- Work instructions: Repeat the listing in full, preserving every character.

- Exercise materials:

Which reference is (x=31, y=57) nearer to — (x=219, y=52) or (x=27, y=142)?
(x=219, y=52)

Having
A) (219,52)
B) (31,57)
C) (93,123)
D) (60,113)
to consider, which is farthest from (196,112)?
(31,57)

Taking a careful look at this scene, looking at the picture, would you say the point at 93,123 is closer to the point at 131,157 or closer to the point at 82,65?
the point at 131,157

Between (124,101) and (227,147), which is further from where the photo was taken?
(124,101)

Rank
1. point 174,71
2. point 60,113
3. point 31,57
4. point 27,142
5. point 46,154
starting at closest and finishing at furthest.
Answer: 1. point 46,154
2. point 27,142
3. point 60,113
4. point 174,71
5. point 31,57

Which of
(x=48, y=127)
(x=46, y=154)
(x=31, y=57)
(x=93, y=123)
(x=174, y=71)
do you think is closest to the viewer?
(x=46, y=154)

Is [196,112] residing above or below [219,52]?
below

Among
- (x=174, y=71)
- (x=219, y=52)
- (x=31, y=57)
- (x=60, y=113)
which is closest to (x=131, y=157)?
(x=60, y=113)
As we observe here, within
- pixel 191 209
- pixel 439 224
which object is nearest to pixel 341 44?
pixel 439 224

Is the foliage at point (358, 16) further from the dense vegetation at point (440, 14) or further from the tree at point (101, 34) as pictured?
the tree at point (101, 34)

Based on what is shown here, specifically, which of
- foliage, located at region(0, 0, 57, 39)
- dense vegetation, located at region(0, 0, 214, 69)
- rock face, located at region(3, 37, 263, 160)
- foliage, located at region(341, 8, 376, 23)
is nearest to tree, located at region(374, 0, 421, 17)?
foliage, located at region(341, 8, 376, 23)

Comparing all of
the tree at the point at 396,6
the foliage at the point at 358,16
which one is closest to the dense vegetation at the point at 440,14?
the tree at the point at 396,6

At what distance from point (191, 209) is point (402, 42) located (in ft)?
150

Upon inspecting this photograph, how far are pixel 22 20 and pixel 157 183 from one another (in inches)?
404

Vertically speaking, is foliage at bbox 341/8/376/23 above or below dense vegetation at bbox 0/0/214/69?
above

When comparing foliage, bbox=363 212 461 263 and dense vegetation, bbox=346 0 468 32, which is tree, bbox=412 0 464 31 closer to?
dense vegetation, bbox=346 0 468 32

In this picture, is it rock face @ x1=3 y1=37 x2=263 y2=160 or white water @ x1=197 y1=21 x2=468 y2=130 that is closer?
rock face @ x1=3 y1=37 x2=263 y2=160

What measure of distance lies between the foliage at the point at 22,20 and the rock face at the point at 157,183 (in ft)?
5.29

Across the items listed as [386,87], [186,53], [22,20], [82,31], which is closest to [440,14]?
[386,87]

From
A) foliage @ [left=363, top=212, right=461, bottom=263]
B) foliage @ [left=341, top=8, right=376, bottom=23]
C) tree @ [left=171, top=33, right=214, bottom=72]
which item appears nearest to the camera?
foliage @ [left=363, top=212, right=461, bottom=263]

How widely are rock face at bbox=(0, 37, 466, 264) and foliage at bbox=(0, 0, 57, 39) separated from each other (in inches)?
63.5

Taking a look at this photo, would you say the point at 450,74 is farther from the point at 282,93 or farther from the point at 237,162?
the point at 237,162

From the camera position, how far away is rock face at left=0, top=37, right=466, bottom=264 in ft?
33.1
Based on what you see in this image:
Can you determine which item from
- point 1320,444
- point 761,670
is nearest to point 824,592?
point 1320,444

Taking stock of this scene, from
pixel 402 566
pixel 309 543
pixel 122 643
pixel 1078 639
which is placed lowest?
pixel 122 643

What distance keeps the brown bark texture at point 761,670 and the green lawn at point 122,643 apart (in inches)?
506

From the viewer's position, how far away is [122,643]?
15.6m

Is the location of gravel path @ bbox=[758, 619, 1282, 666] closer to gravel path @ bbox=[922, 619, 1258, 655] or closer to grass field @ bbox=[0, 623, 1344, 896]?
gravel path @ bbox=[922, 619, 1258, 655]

- Problem solution:
Which reference is (x=31, y=57) nearer to — (x=219, y=52) or (x=27, y=142)?
(x=219, y=52)

Having
A) (219,52)
B) (31,57)
C) (93,123)
D) (60,113)
to consider, which is farthest from (196,112)?
(31,57)

Taking a careful look at this scene, looking at the picture, would you say the point at 93,123 is closer to the point at 131,157 or closer to the point at 82,65?
the point at 131,157

Between (124,101) and (227,147), which is further from where the photo was taken?
(124,101)

Rank
1. point 174,71
2. point 60,113
3. point 31,57
4. point 27,142
5. point 46,154
starting at closest and finishing at furthest.
Answer: 1. point 46,154
2. point 27,142
3. point 60,113
4. point 174,71
5. point 31,57

Which of
(x=48, y=127)
(x=46, y=154)
(x=31, y=57)
(x=93, y=123)
(x=174, y=71)
do you think is closest to the viewer?
(x=46, y=154)

Is [196,112] residing above or below [219,52]?
below

Among
- (x=174, y=71)
- (x=219, y=52)
- (x=31, y=57)
- (x=60, y=113)
which is closest to (x=131, y=157)?
(x=60, y=113)
As we observe here, within
- pixel 191 209
- pixel 439 224
which object is nearest to pixel 341 44?
pixel 439 224

Is the foliage at point (358, 16) further from the dense vegetation at point (440, 14) or further from the tree at point (101, 34) as pictured?
the tree at point (101, 34)

Based on what is shown here, specifically, which of
- foliage, located at region(0, 0, 57, 39)
- dense vegetation, located at region(0, 0, 214, 69)
- rock face, located at region(3, 37, 263, 160)
- foliage, located at region(341, 8, 376, 23)
is nearest to tree, located at region(374, 0, 421, 17)?
foliage, located at region(341, 8, 376, 23)

Comparing all of
the tree at the point at 396,6
the foliage at the point at 358,16
which one is closest to the dense vegetation at the point at 440,14?
the tree at the point at 396,6

At what distance from point (191, 209) is point (402, 42) located (in ft)?
150

Upon inspecting this photograph, how far are pixel 22 20 and pixel 157 183 from one another (in inches)?
404

Vertically speaking, is foliage at bbox 341/8/376/23 above or below dense vegetation at bbox 0/0/214/69?
above

When comparing foliage, bbox=363 212 461 263 and dense vegetation, bbox=346 0 468 32, which is tree, bbox=412 0 464 31 closer to?
dense vegetation, bbox=346 0 468 32

In this picture, is it rock face @ x1=3 y1=37 x2=263 y2=160 or white water @ x1=197 y1=21 x2=468 y2=130 that is closer?
rock face @ x1=3 y1=37 x2=263 y2=160

What measure of distance lies between the foliage at the point at 22,20 and the rock face at the point at 157,183 (in ft)?
5.29

Across the items listed as [386,87], [186,53], [22,20], [82,31], which is closest to [440,14]?
[386,87]

From
A) foliage @ [left=363, top=212, right=461, bottom=263]
B) foliage @ [left=341, top=8, right=376, bottom=23]
C) tree @ [left=171, top=33, right=214, bottom=72]
which item appears nearest to the camera?
foliage @ [left=363, top=212, right=461, bottom=263]

How widely are rock face at bbox=(0, 37, 466, 264) and foliage at bbox=(0, 0, 57, 39) separated from each other (in inches)?
63.5

Taking a look at this photo, would you say the point at 450,74 is farther from the point at 282,93 or farther from the point at 237,162?
the point at 237,162

From the camera position, how far away is rock face at left=0, top=37, right=466, bottom=264 in ft?
33.1
Based on what you see in this image:
Can you determine which item from
- point 1320,444
- point 761,670
is nearest to point 824,592?
point 1320,444

Taking stock of this scene, from
pixel 402 566
pixel 309 543
pixel 122 643
pixel 1078 639
which is placed lowest?
pixel 122 643

What distance keeps the brown bark texture at point 761,670 and the green lawn at point 122,643 apart (in inches)?
506

From the viewer's position, how far away is [122,643]?
15.6m

Is the location of gravel path @ bbox=[758, 619, 1282, 666] closer to gravel path @ bbox=[922, 619, 1258, 655] or closer to grass field @ bbox=[0, 623, 1344, 896]?
gravel path @ bbox=[922, 619, 1258, 655]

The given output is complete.